When evaluating the progress of UNIMED, it is essential to note that oral THC does not carry with it all the political liabilities of smoked marijuana. Indeed, the Bush Administration is willing to approve oral THC so that it can claim that an alternative to smoked marijuana does exist and that shutting down the "compassionate use" program would cause no real hardships to patients.
Despite smoked marijuana's political connotations, the Bush Administration would be hard pressed to keep denying smoked marijuana to AIDS patients if FDA-approved studies showed that smoked marijuana worked better than oral THC and had no harmful effect on patient's immune systems. Indeed, if a study comparing oral THC to smoked marijuana were conducted, it is highly likely that smoked marijuana would prove the better medicine. This is partly due to the fact that smoking THC has been proven to be a more efficient and effective route of administration than oral consumption. In addition, some researchers speculate that the variety of ingredients in the natural marijuana plant offers pharmacological synergisms not present in refined THC. MAPS has long advocated scientific studies to arrive at conclusive answers to these questions.

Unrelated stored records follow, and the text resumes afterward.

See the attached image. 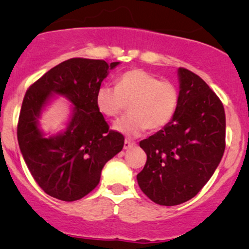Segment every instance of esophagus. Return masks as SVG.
<instances>
[{"label": "esophagus", "mask_w": 249, "mask_h": 249, "mask_svg": "<svg viewBox=\"0 0 249 249\" xmlns=\"http://www.w3.org/2000/svg\"><path fill=\"white\" fill-rule=\"evenodd\" d=\"M133 146H134V142H133L128 141V139H125V142H124V150H128V148H131V147H133Z\"/></svg>", "instance_id": "34e87169"}]
</instances>
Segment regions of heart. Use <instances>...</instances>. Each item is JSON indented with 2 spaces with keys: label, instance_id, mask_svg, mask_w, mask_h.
Listing matches in <instances>:
<instances>
[{
  "label": "heart",
  "instance_id": "b5f03b06",
  "mask_svg": "<svg viewBox=\"0 0 249 249\" xmlns=\"http://www.w3.org/2000/svg\"><path fill=\"white\" fill-rule=\"evenodd\" d=\"M95 103L103 116L116 118L128 104L130 115L116 122L113 130L127 137H137L146 128L158 131L171 123L179 103V92L171 82L144 70H131L123 73L116 89L101 87Z\"/></svg>",
  "mask_w": 249,
  "mask_h": 249
}]
</instances>
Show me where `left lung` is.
I'll list each match as a JSON object with an SVG mask.
<instances>
[{
  "label": "left lung",
  "instance_id": "8db88e82",
  "mask_svg": "<svg viewBox=\"0 0 249 249\" xmlns=\"http://www.w3.org/2000/svg\"><path fill=\"white\" fill-rule=\"evenodd\" d=\"M179 103L168 125L139 142L147 156L137 176L153 202L176 206L206 185L225 151L224 105L192 71L179 68Z\"/></svg>",
  "mask_w": 249,
  "mask_h": 249
}]
</instances>
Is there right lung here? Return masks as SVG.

One lesson from the struggle concerning the medical use of marijuana is that special FDA procedures such as the "compassionate use" program can be capriciously shut down by political pressure from outside the FDA. It is much harder to imagine the administration shutting down the conventional drug development process just to block the approval of smoked marijuana, ibogaine, MDMA, or any other Schedule 1 drug. Another lesson is that the FDA is more willing than other government agencies to permit the medical use of Schedule 1 drugs.

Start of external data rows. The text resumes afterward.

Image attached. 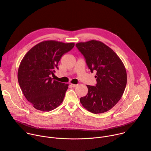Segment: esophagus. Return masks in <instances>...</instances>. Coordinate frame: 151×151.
<instances>
[{
	"mask_svg": "<svg viewBox=\"0 0 151 151\" xmlns=\"http://www.w3.org/2000/svg\"><path fill=\"white\" fill-rule=\"evenodd\" d=\"M78 85V84H73V83H71V86L72 87H73V88L77 87Z\"/></svg>",
	"mask_w": 151,
	"mask_h": 151,
	"instance_id": "esophagus-1",
	"label": "esophagus"
}]
</instances>
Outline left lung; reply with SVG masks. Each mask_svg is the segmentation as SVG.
I'll return each instance as SVG.
<instances>
[{
    "label": "left lung",
    "mask_w": 151,
    "mask_h": 151,
    "mask_svg": "<svg viewBox=\"0 0 151 151\" xmlns=\"http://www.w3.org/2000/svg\"><path fill=\"white\" fill-rule=\"evenodd\" d=\"M76 45L91 72L97 71L96 85H86L88 94L80 98V103L91 112H105L118 103L124 91L127 83L124 65L117 54L100 41L92 40Z\"/></svg>",
    "instance_id": "1"
}]
</instances>
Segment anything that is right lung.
Segmentation results:
<instances>
[{"label":"right lung","mask_w":151,"mask_h":151,"mask_svg":"<svg viewBox=\"0 0 151 151\" xmlns=\"http://www.w3.org/2000/svg\"><path fill=\"white\" fill-rule=\"evenodd\" d=\"M74 43L55 40L42 42L32 47L23 58L17 73L18 82L25 98L34 108L50 111L62 103L68 88L53 80L62 56L70 51Z\"/></svg>","instance_id":"obj_1"}]
</instances>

The strategy of following normal guidelines for pharmaceutical development and not seeking special accommodations is designed to minimize the political pressure that can be placed on the FDA by generating objective scientific data that must be reviewed on its merits. This is the strategy that MAPS has advocated in its struggle to open the door to medical research with MDMA. While predicting what the FDA will do is impossible, there is evidence that the strategy may work. First, the MDMA protocol has been endorsed by several of the main MDMA neurotoxicity researchers. Normally opponents of human studies, these scientists have been won over primarily because the risk of significant harmful consequences to the subjects is minimized by the choice of end-stage cancer patients. They have been persuaded that such risks are outweighed by the potential benefits to the patients and the gain in scientific knowledge. Second, the doses involved in the experiment (a maximum of four doses of up to 2.3 mg/kg of MDMA administered at least two weeks apart) are less than half the lowest level at which neurotoxicity has been found in the primate. Third, animal researchers have failed to find significant functional consequences of even massive MDMA-related neurotoxicity.